The political expediency of stoking the paranoia of the far-right as well as generating powerful lobbies to satisfy their aims is well demonstrated, but one does grow suspicious when the justification for two of their core tenets is so antipodal.

I am referring to the voter-ID laws and the expansion of gun rights; two issues which have recently gained much political ground despite there being no apparent need for reform. Since the Obama presidency, it can be seen from the data below that many demographics have advocated for greater gun rights, particularly white men. And although it is unclear from the data whether the same people are building arsenals or if there are more gun owners or both,as the percentage of households with guns have gone down since the early ’70s, one thing is clear: the arguments in favor of less gun control have had quite some impact in just under three years.
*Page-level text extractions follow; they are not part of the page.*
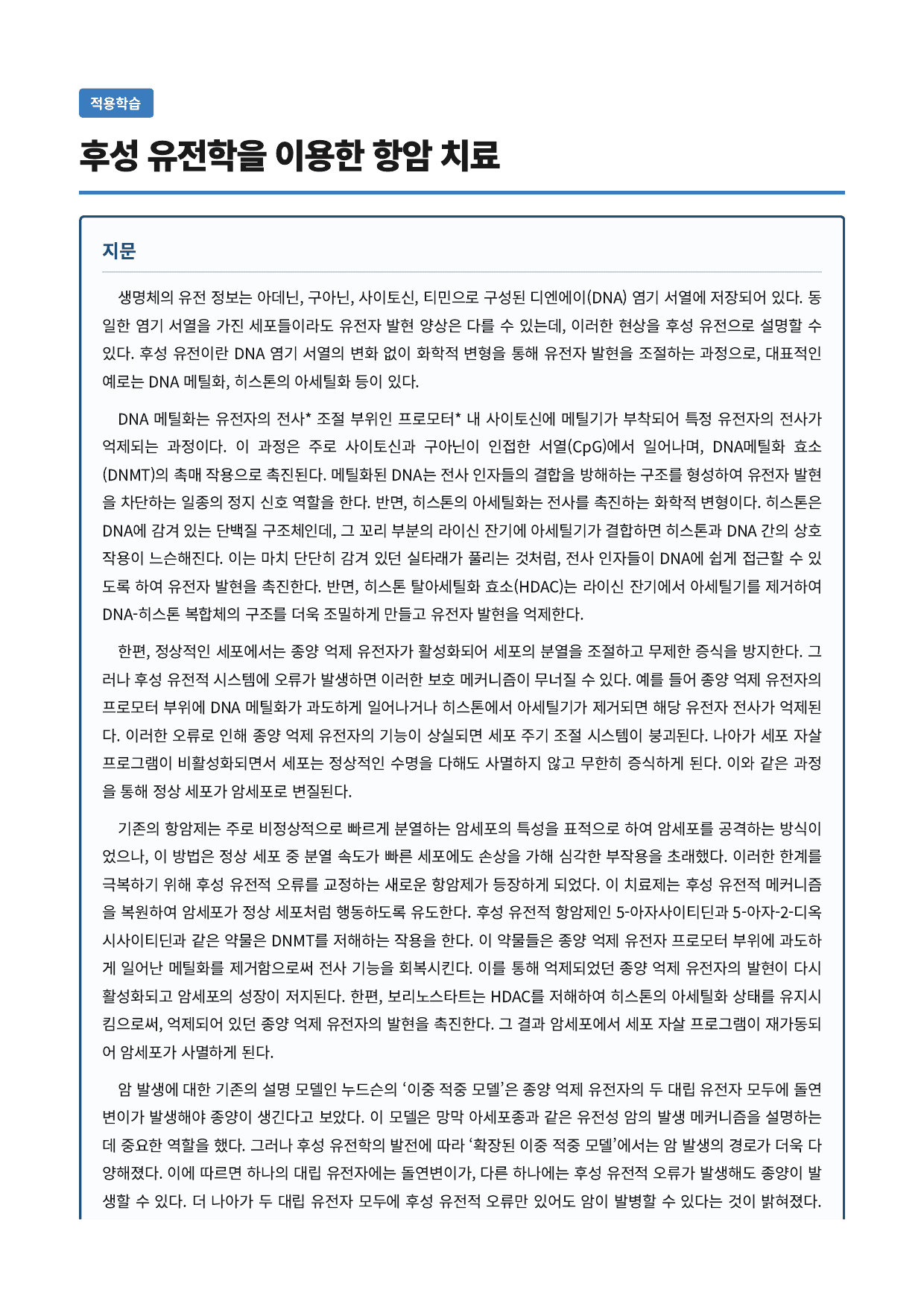 적용학습

후성 유전학을 이용한 항암 치료

지문

생명체의 유전 정보는 아데닌, 구아닌, 사이토신, 티민으로 구성된 디엔에이(DNA) 염기 서열에 저장되어 있다. 동일한 염기 서열을 가진 세포들이라도 유전자 발현 양상은 다를 수 있는데, 이러한 현상을 후성 유전으로 설명할 수 있다. 후성 유전이란 DNA 염기 서열의 변화 없이 화학적 변형을 통해 유전자 발현을 조절하는 과정으로, 대표적인 예로는 DNA 메틸화, 히스톤의 아세틸화 등이 있다.

DNA 메틸화는 유전자의 전사* 조절 부위인 프로모터* 내 사이토신에 메틸기가 부착되어 특정 유전자의 전사가 억제되는 과정이다. 이 과정은 주로 사이토신과 구아닌이 인접한 서열(CpG)에서 일어나며, DNA메틸화 효소(DNMT)의 촉매 작용으로 촉진된다. 메틸화된 DNA는 전사 인자들의 결합을 방해하는 구조를 형성하여 유전자 발현을 차단하는 일종의 정지 신호 역할을 한다. 반면, 히스톤의 아세틸화는 전사를 촉진하는 화학적 변형이다. 히스톤은 DNA에 감겨 있는 단백질 구조체인데, 그 꼬리 부분의 라이신 잔기에 아세틸기가 결합하면 히스톤과 DNA 간의 상호 작용이 느슨해진다. 이는 마치 단단히 감겨 있던 실타래가 풀리는 것처럼, 전사 인자들이 DNA에 쉽게 접근할 수 있도록 하여 유전자 발현을 촉진한다. 반면, 히스톤 탈아세틸화 효소(HDAC)는 라이신 잔기에서 아세틸기를 제거하여 DNA-히스톤 복합체의 구조를 더욱 조밀하게 만들고 유전자 발현을 억제한다.

한편, 정상적인 세포에서는 종양 억제 유전자가 활성화되어 세포의 분열을 조절하고 무제한 증식을 방지한다. 그러나 후성 유전적 시스템에 오류가 발생하면 이러한 보호 메커니즘이 무너질 수 있다. 예를 들어 종양 억제 유전자의 프로모터 부위에 DNA 메틸화가 과도하게 일어나거나 히스톤에서 아세틸기가 제거되면 해당 유전자 전사가 억제된다. 이러한 오류로 인해 종양 억제 유전자의 기능이 상실되면 세포 주기 조절 시스템이 붕괴된다. 나아가 세포 자살 프로그램이 비활성화되면서 세포는 정상적인 수명을 다해도 사멸하지 않고 무한히 증식하게 된다. 이와 같은 과정을 통해 정상 세포가 암세포로 변질된다.

기존의 항암제는 주로 비정상적으로 빠르게 분열하는 암세포의 특성을 표적으로 하여 암세포를 공격하는 방식이었으나, 이 방법은 정상 세포 중 분열 속도가 빠른 세포에도 손상을 가해 심각한 부작용을 초래했다. 이러한 한계를 극복하기 위해 후성 유전적 오류를 교정하는 새로운 항암제가 등장하게 되었다. 이 치료제는 후성 유전적 메커니즘을 복원하여 암세포가 정상 세포처럼 행동하도록 유도한다. 후성 유전적 항암제인 5-아자사이티딘과 5-아자-2-디옥시사이티딘과 같은 약물은 DNMT를 저해하는 작용을 한다. 이 약물들은 종양 억제 유전자 프로모터 부위에 과도하게 일어난 메틸화를 제거함으로써 전사 기능을 회복시킨다. 이를 통해 억제되었던 종양 억제 유전자의 발현이 다시 활성화되고 암세포의 성장이 저지된다. 한편, 보리노스타트는 HDAC를 저해하여 히스톤의 아세틸화 상태를 유지시킴으로써, 억제되어 있던 종양 억제 유전자의 발현을 촉진한다. 그 결과 암세포에서 세포 자살 프로그램이 재가동되어 암세포가 사멸하게 된다.

암 발생에 대한 기존의 설명 모델인 누드슨의 '이중 적중 모델'은 종양 억제 유전자의 두 대립 유전자 모두에 돌연변이가 발생해야 종양이 생긴다고 보았다. 이 모델은 망막 아세포종과 같은 유전성 암의 발생 메커니즘을 설명하는 데 중요한 역할을 했다. 그러나 후성 유전학의 발전에 따라 '확장된 이중 적중 모델'에서는 암 발생의 경로가 더욱 다양해졌다. 이에 따르면 하나의 대립 유전자에는 돌연변이가, 다른 하나에는 후성 유전적 오류가 발생해도 종양이 발생할 수 있다. 더 나아가 두 대립 유전자 모두에 후성 유전적 오류만 있어도 암이 발병할 수 있다는 것이 밝혀졌다.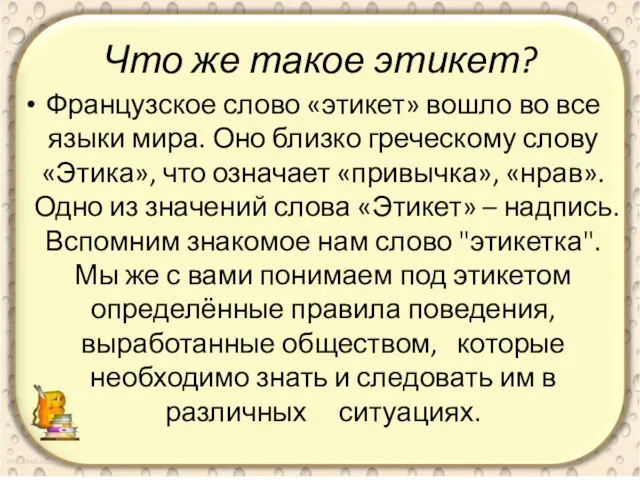 Что же такое этикет?

• Французское слово «этикет» вошло во все языки мира. Оно близко греческому слову «Этика», что означает «привычка», «нрав». Одно из значений слова «Этикет» – надпись. Вспомним знакомое нам слово "этикетка". Мы же с вами понимаем под этикетом определённые правила поведения, выработанные обществом, которые необходимо знать и следовать им в различных ситуациях.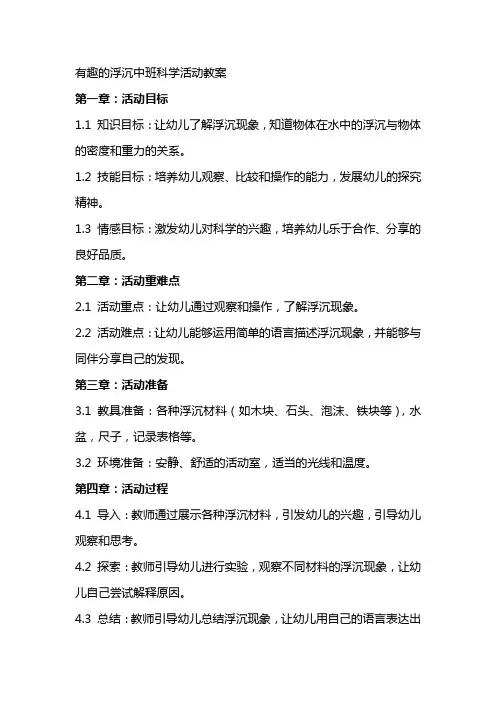 有趣的浮沉中班科学活动教案

第一章：活动目标

1.1 知识目标：让幼儿了解浮沉现象，知道物体在水中的浮沉与物体的密度和重力的关系。

1.2 技能目标：培养幼儿观察、比较和操作的能力，发展幼儿的探究精神。

1.3 情感目标：激发幼儿对科学的兴趣，培养幼儿乐于合作、分享的良好品质。

第二章：活动重难点

2.1 活动重点：让幼儿通过观察和操作，了解浮沉现象。

2.2 活动难点：让幼儿能够运用简单的语言描述浮沉现象，并能够与同伴分享自己的发现。

第三章：活动准备

3.1 教具准备：各种浮沉材料（如木块、石头、泡沫、铁块等），水盆，尺子，记录表格等。

3.2 环境准备：安静、舒适的活动室，适当的光线和温度。

第四章：活动过程

4.1 导入：教师通过展示各种浮沉材料，引发幼儿的兴趣，引导幼儿观察和思考。

4.2 探索：教师引导幼儿进行实验，观察不同材料的浮沉现象，让幼儿自己尝试解释原因。

4.3 总结：教师引导幼儿总结浮沉现象，让幼儿用自己的语言表达出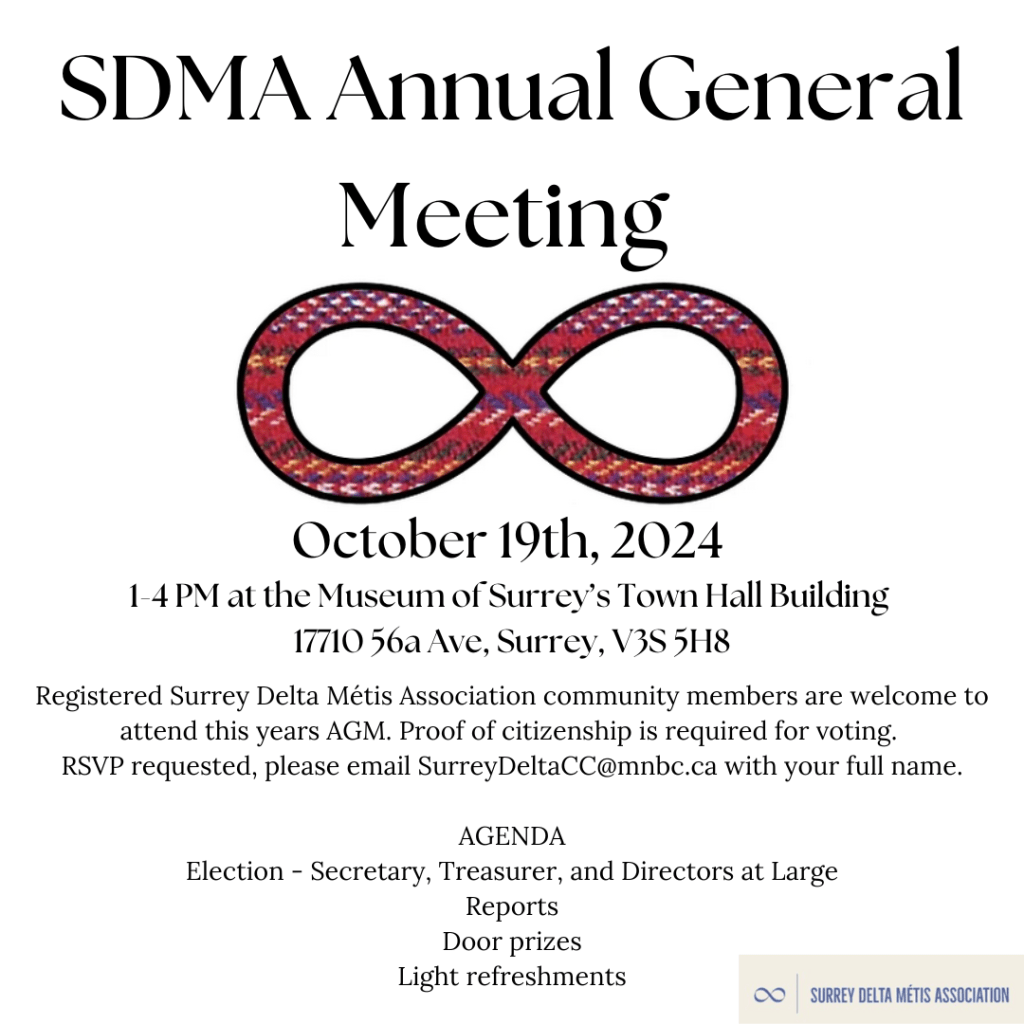 SDMA Annual General Meeting

October 19th, 2024

1-4 PM at the Museum of Surrey's Town Hall Building
17710 56a Ave, Surrey, V3S 5H8

Registered Surrey Delta Métis Association community members are welcome to attend this years AGM. Proof of citizenship is required for voting. RSVP requested, please email SurreyDeltaCC@mnbc.ca with your full name.

AGENDA
Election - Secretary, Treasurer, and Directors at Large
Reports
Door prizes
Light refreshments

SURREY DELTA MÉTIS ASSOCIATION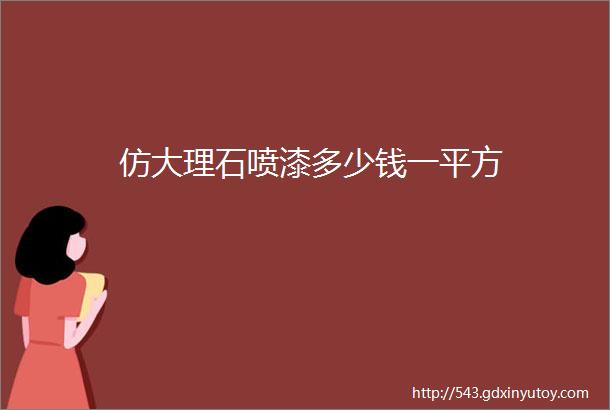 仿大理石喷漆多少钱一平方

http://543.gdxinyutoy.com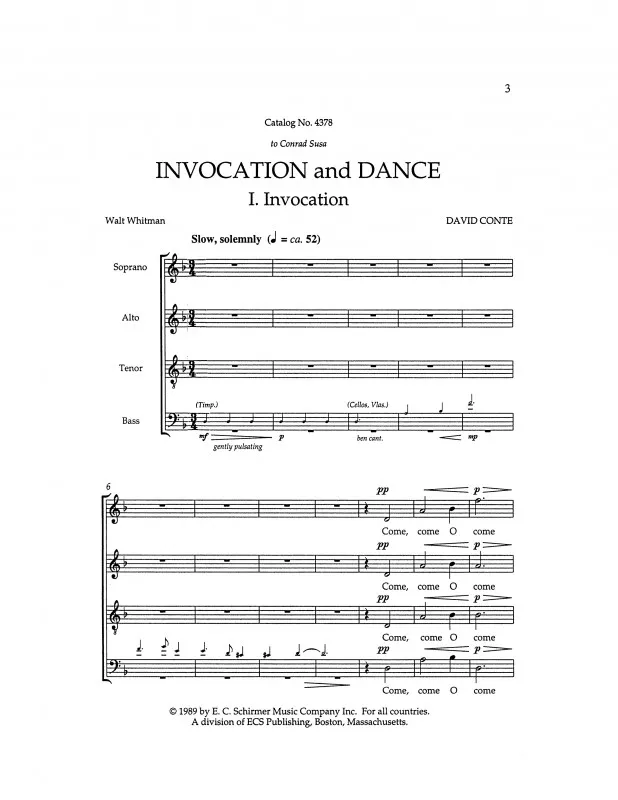 3

Catalog No. 4378

to Conrad Susa

INVOCATION and DANCE

I. Invocation

Walt Whitman

DAVID CONTE

Slow, solemnly (♩ = ca. 52)

Soprano

Alto

Tenor

Bass

(Timp.)

mf

gently pulsating

p

(Cellos, Vlas.)

ben cant.

mp

6

pp

p

Come, come O come

pp

p

Come, come O come

pp

p

Come, come O come

pp

p

Come, come O come

© 1989 by E. C. Schirmer Music Company Inc. For all countries.
A division of ECS Publishing, Boston, Massachusetts.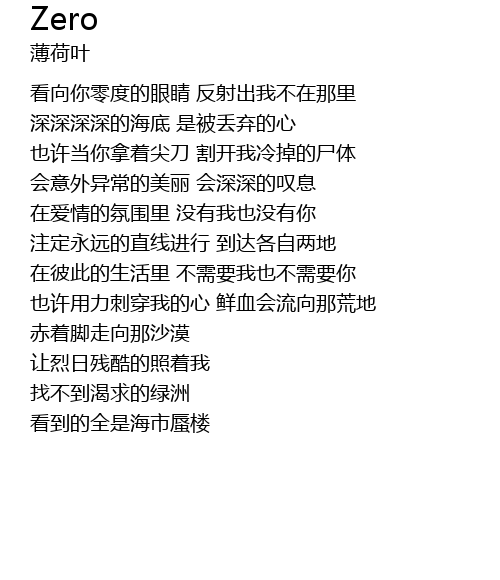 Zero
薄荷叶

看向你零度的眼睛 反射出我不在那里
深深深深的海底 是被丢弃的心
也许当你拿着尖刀 割开我冷掉的尸体
会意外异常的美丽 会深深的叹息
在爱情的氛围里 没有我也没有你
注定永远的直线进行 到达各自两地
在彼此的生活里 不需要我也不需要你
也许用力刺穿我的心 鲜血会流向那荒地
赤着脚走向那沙漠
让烈日残酷的照着我
找不到渴求的绿洲
看到的全是海市蜃楼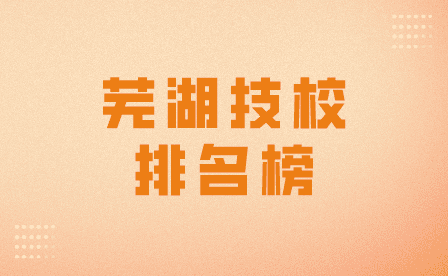 芜湖技校
排名榜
Study from the Pew Research Center

Despite a crime rate that has fallen consistently since the early ’90s gun sales have risen steadily since 9/11 and made a considerable jump in late ’08 to early ’09. Perhaps many were bracing for the recession, many relied on the conventional wisdom that violent crimes rise in hard times, but crime has fallen just as steadily as it had been. After all, sales had fallen about half as much as they rose the year after the peak in the graph below, so perhaps many had misprognosticated the bedlam. The political insecurity concerning gun rights has been unusually high and many have defended them at times when the arguments would seem untenable. We all remember, that what had so stuck in Michael Moore’s craw in his documentary, Bowling for Columbine is that the NRA would blithely rally at a town that had recently experienced a tragedy related to gun violence and would ironically bring with them the message that gun-rights and gun tragedies are a non-sequitur. Despite Virginia Tech, Fort Hood, the Arizona shootings, despite the Trayvon murder, and probably despite the Aurora shooting, these numbers will remain largely unchanged and that even modest measures of gun control will be spurned. Republicans, having changed the tone against gun control, are using these tragedies not to discourage gun ownership or tighten the screening process, but citing them as evidence of the need for greater guns–priming a fearful, rather than regulatory response.

The argument in defense of gun rights, especially after a tragedy is: you can’t use one incident of gun violence to frame the argument against gun rights. Which is true, but in plotting (x) protecting innocent lives against (y) more guns, they will find the trend is as useful to them as the “aberrant” incident of violence. As John Velloco incorrectly asserted “Guns save more lives annually than they take. They’re used more often by law-abiding citizens to stop crimes than by criminals to successfully commit crimes.” That is not to say that more criminals own guns than law-abiding citizens, but the data shows us that guns are more effective as a means to crime and violence than protection. As the number of gun shootings amass, it is clear the change in attitude among most Americans and the enduring conviction of the gun lobby: that more guns in more hands more of the time maximizes both freedom and safety, are more than ever running counter to the facts.

The other perversion of the cost-risk analysis in recent policy changes is the voter-ID laws. The striking incongruence is that recent gun laws are expansive, while voter-ID laws restrictive. Voter-ID laws attempt to weed out the very negligible portion of the votership that engages in fraud–which in and of itself is a good thing–but because it is expected to discourage hundreds of thousands of poor and minority voters, it is clear that the policy is a subterfuge to make it needlessly expensive and difficult for traditionally Democratic voters from turning out. Therefore, in branding themselves as the champions of the legitimate vote, Republicans in favor of the law can mask their desire to see less voting taking place with pride in the democratic process and vigilance against corrupting influence, no matter how inconsequential.

Study from the New York Times

The need for reform, on both accounts, is not a social need but a partisan one. Republicans are losing the young and minority votes by large margins, and they are hoping that the inconvenience of the DMV will be enough to deter them, and I do think they will have some success. On the other hand, gun rights–even for non-gun owners–will contribute to the rally-cry for freedom that the right are laying claim to. These are manufactured crises which can hide behind the flimsy but intelligible arguments that “guns don’t kill people, people do” and that fighting voter fraud is worth it, no matter the cost. But the costs are high in either case and it is no offense to American freedom to say that it should be harder to get a gun than vote.